===== Stored data

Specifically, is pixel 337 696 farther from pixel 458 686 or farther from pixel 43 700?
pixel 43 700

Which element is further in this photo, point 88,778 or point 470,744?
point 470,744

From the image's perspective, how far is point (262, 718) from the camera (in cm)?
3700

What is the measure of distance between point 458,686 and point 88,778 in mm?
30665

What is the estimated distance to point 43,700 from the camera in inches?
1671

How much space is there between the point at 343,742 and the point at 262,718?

==========

▸ **Aim of the exercise**
Rewrite the whole listing above as a numbered list, leaving out the blank lines.

▸ **Written solution**
1. Specifically, is pixel 337 696 farther from pixel 458 686 or farther from pixel 43 700?
2. pixel 43 700
3. Which element is further in this photo, point 88,778 or point 470,744?
4. point 470,744
5. From the image's perspective, how far is point (262, 718) from the camera (in cm)?
6. 3700
7. What is the measure of distance between point 458,686 and point 88,778 in mm?
8. 30665
9. What is the estimated distance to point 43,700 from the camera in inches?
10. 1671
11. How much space is there between the point at 343,742 and the point at 262,718?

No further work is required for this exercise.